### EXERCISE TASKS:
a – Answer these questions from the Job Support Scheme text:
(i) On what date did the Furlough Scheme come to an end?
(ii) Who announced the new Job Support Scheme?
(iii) What minimum share of their wages will employees receive under the scheme?
b – Reproduce the Job Support Scheme text word for word from "The Furlough Scheme came" to "of Coronavirus restrictions.".

### DOCUMENT EXCERPT:
═══

Essex Accountants, Trueman Brown, like to keep their client’s up-to-date with the latest developments.
The Furlough Scheme came to an end on 31 October, but some business sectors remain subject to restrictions. In his Winter Economy Plan, the Chancellor, Rishi Sunak, announced a new Job Support Scheme, which will replace the Furlough Scheme. The scheme was subsequently expanded to provide a higher level of support to businesses that were forced to close as a result of the imposition of Coronavirus restrictions.
The Job Support Scheme runs from 1 November 2020 to 30 April 2021. Under the scheme, employees must work at least one-third of their usual hours. The employer must pay the employee for one-third of the hours not worked and can claim a grant under the scheme for a third of the usual hours not worked. The employer must meet the cost of employer’s National Insurance on payments made to the employee and also on the grant paid by the Government. The employee will receive a minimum of 77% of their wages at their normal contracted rate. The payments will be liable to tax and National Insurance in the usual way. Pension contributions (employee and employer) due under auto-enrolment must also continue to be paid.

═══

### SUPPLIED DATA:
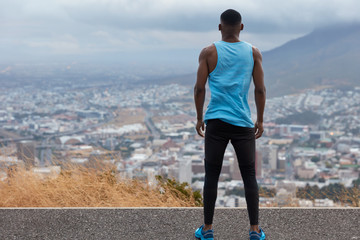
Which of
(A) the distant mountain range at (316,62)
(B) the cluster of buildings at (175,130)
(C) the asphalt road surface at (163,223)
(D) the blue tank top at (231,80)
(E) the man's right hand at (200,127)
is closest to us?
(D) the blue tank top at (231,80)

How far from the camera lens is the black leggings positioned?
2.84m

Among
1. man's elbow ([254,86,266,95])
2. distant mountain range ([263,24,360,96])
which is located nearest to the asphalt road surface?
man's elbow ([254,86,266,95])

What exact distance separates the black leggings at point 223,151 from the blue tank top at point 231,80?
6cm

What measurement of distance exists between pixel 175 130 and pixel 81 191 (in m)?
40.0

═══

### EXERCISE RESPONSES:
a –
(i) 31 October
(ii) The Chancellor, Rishi Sunak
(iii) 77% of their wages at their normal contracted rate

b –
The Furlough Scheme came to an end on 31 October, but some business sectors remain subject to restrictions. In his Winter Economy Plan, the Chancellor, Rishi Sunak, announced a new Job Support Scheme, which will replace the Furlough Scheme. The scheme was subsequently expanded to provide a higher level of support to businesses that were forced to close as a result of the imposition of Coronavirus restrictions.